Camp Rock Meets Foster Needs Among Castles and Forests

By Mark Kelly

Her eyes brimmed with tears as she approached Jay Watkins. Her family was homeless with Christmas less than a month away.

The woman choked on her own voice, wrought with emotion, as she explained she didn’t even have sheets for her daughter’s bed when they walked into “Christmastime at Camp Rock,” an annual event hosted by several churches in Valdosta, Georgia.

She left the event with a comforter set she’d won as a door prize.

Camp Rock continues to be a miracle gathering where more than 900 children (most of them in foster care) and their foster parents or guardians enjoy a four-and-a-half-hour, Camelot-themed festival. Three large rooms loom above the abandoned children, decorated as castles and forests and a medieval marketplace.

A hot meal brings families and friends of all broken backgrounds together, and children are given toys and clothing as Christmas gifts.

Bibles are given every year to those who want them, and everyone has an opportunity to hear the good news of Jesus.

The crisis engulfing children in foster care may loom so large many churches don’t see how they can make a difference. Nationwide, more than 415,000 children sink in the foster care system. Almost half who “age out” of the system when they turn 18 are homeless within a year.

“Words simply do not describe the tragic situation of thousands of foster kids across our country,” says David Melber, vice president of the North American Mission Board’s Send Relief. “But Southern Baptists have the capacity to significantly change this situation.
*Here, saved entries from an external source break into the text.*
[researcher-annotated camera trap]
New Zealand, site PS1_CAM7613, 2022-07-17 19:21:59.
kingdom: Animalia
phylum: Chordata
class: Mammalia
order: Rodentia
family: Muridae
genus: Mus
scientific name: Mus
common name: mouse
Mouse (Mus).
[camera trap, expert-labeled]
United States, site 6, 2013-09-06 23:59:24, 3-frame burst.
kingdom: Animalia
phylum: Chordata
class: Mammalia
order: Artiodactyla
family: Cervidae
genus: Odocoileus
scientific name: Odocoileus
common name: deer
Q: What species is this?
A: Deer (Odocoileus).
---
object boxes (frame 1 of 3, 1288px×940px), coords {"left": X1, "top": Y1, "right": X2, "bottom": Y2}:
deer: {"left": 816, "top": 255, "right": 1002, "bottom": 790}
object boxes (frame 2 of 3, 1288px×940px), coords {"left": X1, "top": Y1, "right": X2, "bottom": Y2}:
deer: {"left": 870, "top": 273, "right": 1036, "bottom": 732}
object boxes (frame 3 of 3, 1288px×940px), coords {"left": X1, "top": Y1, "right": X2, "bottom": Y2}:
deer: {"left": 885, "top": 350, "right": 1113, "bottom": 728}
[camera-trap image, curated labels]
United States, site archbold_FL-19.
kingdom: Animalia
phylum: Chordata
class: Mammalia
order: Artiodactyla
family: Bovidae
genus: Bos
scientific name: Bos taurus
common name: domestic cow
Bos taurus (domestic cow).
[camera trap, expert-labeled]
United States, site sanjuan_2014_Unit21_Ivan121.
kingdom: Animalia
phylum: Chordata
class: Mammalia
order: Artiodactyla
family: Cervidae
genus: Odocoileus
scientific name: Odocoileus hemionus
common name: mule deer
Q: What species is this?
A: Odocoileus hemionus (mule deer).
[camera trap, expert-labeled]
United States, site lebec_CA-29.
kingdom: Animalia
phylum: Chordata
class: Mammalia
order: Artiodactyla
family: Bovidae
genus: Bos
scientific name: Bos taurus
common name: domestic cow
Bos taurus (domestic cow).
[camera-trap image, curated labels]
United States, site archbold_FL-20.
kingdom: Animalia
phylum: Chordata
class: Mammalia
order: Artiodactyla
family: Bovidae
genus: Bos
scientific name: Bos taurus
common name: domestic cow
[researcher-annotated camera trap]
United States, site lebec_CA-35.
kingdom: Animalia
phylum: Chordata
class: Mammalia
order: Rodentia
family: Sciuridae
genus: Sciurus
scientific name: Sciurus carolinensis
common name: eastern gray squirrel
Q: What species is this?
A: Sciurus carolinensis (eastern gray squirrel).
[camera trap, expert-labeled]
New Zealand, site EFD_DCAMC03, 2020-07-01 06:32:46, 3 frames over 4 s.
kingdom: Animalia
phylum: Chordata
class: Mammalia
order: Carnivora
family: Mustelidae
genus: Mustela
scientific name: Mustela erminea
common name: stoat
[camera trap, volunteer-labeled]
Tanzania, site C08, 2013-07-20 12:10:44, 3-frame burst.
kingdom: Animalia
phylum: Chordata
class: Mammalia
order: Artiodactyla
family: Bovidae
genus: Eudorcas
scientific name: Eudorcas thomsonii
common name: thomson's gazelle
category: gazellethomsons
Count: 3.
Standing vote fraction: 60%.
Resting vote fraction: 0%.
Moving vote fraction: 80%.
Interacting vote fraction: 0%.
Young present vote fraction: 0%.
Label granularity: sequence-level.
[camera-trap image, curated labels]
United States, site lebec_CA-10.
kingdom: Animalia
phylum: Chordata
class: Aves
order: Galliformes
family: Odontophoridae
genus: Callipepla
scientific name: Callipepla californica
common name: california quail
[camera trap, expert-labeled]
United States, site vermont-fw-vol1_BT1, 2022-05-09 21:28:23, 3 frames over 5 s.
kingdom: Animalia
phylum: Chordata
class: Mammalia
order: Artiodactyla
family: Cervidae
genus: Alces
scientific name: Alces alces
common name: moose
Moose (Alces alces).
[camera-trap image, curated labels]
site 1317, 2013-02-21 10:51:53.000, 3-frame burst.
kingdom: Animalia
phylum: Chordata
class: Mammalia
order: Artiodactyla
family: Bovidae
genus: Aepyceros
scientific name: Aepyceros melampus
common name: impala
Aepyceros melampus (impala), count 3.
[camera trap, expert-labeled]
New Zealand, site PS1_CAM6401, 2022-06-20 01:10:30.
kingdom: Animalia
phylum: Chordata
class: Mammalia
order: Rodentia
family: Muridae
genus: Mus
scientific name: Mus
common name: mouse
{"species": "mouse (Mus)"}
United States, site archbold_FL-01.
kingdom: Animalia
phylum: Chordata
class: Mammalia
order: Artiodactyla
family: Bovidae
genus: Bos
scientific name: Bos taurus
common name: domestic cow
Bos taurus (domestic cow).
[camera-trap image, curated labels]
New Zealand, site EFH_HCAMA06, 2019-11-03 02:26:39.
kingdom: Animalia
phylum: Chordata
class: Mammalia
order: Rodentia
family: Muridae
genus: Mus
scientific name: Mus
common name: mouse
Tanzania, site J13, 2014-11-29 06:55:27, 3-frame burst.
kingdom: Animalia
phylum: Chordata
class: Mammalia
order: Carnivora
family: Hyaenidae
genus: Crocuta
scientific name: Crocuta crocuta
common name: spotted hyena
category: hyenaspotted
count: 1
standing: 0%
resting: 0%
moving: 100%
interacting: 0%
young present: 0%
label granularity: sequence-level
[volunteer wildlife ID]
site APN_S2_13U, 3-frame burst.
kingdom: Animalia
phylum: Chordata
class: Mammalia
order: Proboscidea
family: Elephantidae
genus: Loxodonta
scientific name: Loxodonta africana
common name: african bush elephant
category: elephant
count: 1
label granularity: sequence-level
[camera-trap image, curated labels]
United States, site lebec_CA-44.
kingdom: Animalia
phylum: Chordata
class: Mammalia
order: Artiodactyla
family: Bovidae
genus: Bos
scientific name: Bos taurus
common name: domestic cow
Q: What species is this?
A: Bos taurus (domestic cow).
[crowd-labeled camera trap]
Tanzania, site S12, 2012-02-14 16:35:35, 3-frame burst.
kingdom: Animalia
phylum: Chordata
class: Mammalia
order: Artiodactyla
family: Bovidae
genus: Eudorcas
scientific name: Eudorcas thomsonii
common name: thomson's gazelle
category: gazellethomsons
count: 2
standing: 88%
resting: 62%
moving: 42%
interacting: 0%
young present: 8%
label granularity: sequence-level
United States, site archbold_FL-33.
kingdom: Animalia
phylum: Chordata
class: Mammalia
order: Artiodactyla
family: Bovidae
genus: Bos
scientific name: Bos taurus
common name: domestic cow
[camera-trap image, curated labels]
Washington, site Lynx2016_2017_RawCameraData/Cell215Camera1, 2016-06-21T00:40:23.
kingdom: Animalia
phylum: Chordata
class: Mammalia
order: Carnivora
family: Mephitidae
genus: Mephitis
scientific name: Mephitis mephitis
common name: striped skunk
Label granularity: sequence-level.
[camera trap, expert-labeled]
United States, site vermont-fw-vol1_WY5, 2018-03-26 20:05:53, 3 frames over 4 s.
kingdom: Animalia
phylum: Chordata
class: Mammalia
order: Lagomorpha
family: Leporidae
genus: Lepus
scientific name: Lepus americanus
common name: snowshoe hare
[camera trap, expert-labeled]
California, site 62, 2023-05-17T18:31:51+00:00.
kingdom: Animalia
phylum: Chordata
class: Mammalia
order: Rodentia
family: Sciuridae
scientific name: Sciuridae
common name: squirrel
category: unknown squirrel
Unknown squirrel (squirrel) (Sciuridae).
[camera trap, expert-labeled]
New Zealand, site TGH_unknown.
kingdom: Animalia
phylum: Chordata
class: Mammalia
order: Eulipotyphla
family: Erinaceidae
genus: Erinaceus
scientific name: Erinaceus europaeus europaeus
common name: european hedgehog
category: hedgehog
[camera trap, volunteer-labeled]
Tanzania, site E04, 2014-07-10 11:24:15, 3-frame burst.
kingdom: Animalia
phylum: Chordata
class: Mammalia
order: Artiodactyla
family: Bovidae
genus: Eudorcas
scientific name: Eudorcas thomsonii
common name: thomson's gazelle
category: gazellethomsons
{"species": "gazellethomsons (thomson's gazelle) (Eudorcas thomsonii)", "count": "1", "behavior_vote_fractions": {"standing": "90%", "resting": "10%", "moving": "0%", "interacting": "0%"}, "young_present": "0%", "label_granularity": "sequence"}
For more than 46,500 churches, this actually is a manageable issue. The truth is, a ‘normal’ SBC church like Redland can do incredible work toward helping children caught up in this crisis.”

The power of cooperation helps smaller churches make an outsized impact on their communities, says NAMB President Kevin Ezell, who served as a Christmas at Camp Rock volunteer with his wife, Lynette, and several of their biological and adopted children.

“This is a shining example of how a church can leverage partnership with their community, other congregations, their state convention and the Southern Baptist Convention,” Ezell explains. “When you serve those who need you most, and can’t give anything in return, you are demonstrating how to make an incredible impact on a need to those who could follow your footsteps and do the same. It takes one person, one congregation to see a need and be faithful to meet it.”